November 10, 2017 / 12:03 PM / in a year

Pumas improving despite losses - Gonzalez Iglesias

LONDON (Reuters) - Argentina believe that despite only two wins in their last 13 test matches they are on the right track in their quest for better results against the world’s leading teams as they build a challenge for the 2019 World Cup.

FILE PHOTO: Rugby Union Britain - Argentina v Australia - Rugby Championship - Twickenham Stadium, London, Britain - October 8, 2016. Argentina's Santiago Gonzalez Iglesias scores a try but is disallowed. Action Images via Reuters/Henry Browne/Livepic/File Photo

The Pumas have struggled for consistency since reaching the 2015 World Cup semi-finals in England.

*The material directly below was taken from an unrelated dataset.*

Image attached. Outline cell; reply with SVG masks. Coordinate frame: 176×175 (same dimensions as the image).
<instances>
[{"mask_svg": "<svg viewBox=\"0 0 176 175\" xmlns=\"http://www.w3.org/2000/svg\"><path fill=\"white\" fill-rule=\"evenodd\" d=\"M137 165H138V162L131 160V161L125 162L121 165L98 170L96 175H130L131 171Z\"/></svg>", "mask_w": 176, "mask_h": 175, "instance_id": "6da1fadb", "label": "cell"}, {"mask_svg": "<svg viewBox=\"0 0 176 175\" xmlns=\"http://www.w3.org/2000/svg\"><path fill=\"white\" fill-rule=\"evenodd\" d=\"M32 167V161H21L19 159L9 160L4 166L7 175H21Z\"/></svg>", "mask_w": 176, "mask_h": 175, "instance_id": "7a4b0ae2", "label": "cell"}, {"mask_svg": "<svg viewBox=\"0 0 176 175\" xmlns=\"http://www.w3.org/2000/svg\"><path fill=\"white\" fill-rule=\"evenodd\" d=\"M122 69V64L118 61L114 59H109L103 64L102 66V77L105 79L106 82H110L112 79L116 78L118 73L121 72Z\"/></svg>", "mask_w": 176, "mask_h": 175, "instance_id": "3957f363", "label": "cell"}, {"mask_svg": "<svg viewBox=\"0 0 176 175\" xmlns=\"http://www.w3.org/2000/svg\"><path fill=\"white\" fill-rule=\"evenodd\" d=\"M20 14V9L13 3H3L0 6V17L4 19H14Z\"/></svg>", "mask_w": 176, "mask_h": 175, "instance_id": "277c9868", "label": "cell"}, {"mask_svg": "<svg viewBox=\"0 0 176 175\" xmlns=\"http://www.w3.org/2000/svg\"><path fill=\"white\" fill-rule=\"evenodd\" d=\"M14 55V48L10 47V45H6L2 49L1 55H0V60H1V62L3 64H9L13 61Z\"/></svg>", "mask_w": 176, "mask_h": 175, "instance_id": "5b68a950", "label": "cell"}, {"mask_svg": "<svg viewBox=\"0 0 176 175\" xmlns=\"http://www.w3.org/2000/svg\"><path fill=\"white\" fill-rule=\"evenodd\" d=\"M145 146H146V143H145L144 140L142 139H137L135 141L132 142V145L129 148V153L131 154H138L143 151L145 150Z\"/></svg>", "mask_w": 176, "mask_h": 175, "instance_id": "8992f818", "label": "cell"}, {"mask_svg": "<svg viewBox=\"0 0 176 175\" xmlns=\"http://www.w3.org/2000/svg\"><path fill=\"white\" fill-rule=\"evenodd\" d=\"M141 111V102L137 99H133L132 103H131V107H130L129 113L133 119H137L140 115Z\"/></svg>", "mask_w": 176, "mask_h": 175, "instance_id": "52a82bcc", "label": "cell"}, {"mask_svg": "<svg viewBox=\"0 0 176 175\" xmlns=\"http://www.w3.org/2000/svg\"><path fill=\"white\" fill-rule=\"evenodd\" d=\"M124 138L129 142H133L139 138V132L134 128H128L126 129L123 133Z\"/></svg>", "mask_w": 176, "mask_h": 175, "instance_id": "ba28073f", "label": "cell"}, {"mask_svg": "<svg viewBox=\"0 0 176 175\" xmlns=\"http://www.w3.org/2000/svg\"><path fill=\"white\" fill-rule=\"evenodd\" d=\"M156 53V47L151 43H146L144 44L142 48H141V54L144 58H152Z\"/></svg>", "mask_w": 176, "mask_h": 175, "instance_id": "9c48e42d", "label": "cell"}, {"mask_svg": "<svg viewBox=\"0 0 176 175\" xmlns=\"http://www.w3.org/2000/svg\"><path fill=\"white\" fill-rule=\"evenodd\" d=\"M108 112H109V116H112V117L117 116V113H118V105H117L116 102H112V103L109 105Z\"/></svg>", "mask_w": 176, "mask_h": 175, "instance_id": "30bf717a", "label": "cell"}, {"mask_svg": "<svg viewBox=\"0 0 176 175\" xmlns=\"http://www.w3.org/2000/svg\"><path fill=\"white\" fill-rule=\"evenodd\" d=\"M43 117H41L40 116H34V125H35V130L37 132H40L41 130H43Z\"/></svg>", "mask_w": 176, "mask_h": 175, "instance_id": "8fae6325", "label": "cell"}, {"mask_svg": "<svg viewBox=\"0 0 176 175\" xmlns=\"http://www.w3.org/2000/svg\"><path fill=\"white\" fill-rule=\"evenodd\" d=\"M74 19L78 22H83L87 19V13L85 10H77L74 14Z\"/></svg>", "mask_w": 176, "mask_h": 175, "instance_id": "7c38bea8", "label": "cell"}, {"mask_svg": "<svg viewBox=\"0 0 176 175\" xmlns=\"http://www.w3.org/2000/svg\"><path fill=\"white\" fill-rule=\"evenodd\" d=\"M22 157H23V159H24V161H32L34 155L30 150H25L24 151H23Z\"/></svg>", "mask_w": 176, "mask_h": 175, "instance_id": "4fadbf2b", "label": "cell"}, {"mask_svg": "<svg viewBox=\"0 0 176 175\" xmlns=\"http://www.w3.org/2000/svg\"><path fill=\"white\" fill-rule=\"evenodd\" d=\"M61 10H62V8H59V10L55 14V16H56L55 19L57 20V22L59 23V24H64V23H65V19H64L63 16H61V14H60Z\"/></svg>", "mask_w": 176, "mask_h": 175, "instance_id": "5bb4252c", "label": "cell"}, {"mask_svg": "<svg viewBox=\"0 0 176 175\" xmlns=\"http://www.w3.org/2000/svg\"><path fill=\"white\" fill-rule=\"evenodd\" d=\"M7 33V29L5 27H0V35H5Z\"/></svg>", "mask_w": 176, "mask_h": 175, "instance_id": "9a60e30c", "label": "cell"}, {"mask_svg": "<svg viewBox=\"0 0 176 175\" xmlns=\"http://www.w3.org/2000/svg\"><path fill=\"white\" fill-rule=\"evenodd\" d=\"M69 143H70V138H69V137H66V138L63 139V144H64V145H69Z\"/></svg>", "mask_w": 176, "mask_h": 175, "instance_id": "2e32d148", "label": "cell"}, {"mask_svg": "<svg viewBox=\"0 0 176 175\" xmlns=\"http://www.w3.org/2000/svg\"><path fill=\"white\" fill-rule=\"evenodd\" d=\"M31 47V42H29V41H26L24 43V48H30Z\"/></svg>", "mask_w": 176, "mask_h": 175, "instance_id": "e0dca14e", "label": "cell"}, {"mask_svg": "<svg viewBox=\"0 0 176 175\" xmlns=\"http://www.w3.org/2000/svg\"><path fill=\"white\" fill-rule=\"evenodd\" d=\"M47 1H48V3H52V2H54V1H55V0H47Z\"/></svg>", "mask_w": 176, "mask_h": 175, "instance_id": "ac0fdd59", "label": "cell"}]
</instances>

“If you want to compete with the best you have to be in constant growth and obviously the results are what remain at the end,” Pumas centre Santiago Gonzalez Iglesias told Reuters ahead of Saturday’s test against England at Twickenham.

“But we are capable of analysing them and sticking to our (2019 World Cup) plan and the growth we believe will at some point bear fruit,” said Gonzalez Iglesias, who starts alongside good friend Matias Moroni in a new centre pairing.

He said a major cause of Argentina’s problems was their replacements’ bench.

That does not mean Gonzalez Iglesias lacks faith in the Pumas reserves, and he is often one of them, but rather that they need more regular game time at the highest club level.

Argentina are in their professional infancy with one franchise in Super Rugby, the Jaguares, from which the Pumas draw their team.

“Today, the players who get to be replacements for the Pumas have come from being reserves for the Jaguares, while England’s replacements are top players in their club teams, likewise New Zealand’s because they have several franchises,” Gonzalez Iglesias said.

“And these days replacements are very important, they end up settling matches,” he said.

The pattern of a test for Argentina has tended to be very good for an hour before succumbing to their opponents’ greater strength in depth in the final quarter.

“The coaches would be really happy if they had 30, 40, 50 players to pick from who were all playing top level rugby every weekend,” said Gonzalez Iglesias, who kicked the penalty that handed the Pumas their last win against a top rugby nation when they beat South Africa 26-24 in a Rugby Championship test in Salta in August, 2016.

In the last 12 months Argentina have suffered three successive losses to England and taken no points in their six Rugby Championship games for the first time.

Gonzalez Iglesias said the Pumas are well aware they need to overcome lapses in concentration that have cost them wins they appeared to have in the bag like the 38-34 last-gasp loss to England in the first test in San Juan in June.

“There’s something that isn’t quite right, we’ve grown a lot these last years, we’ve played well, had great first halves, rolling over superior teams but there comes a moment when they take advantage of our errors, lapses in concentration,” he said.

“I think it’s down to a mental issue which we must deal with.”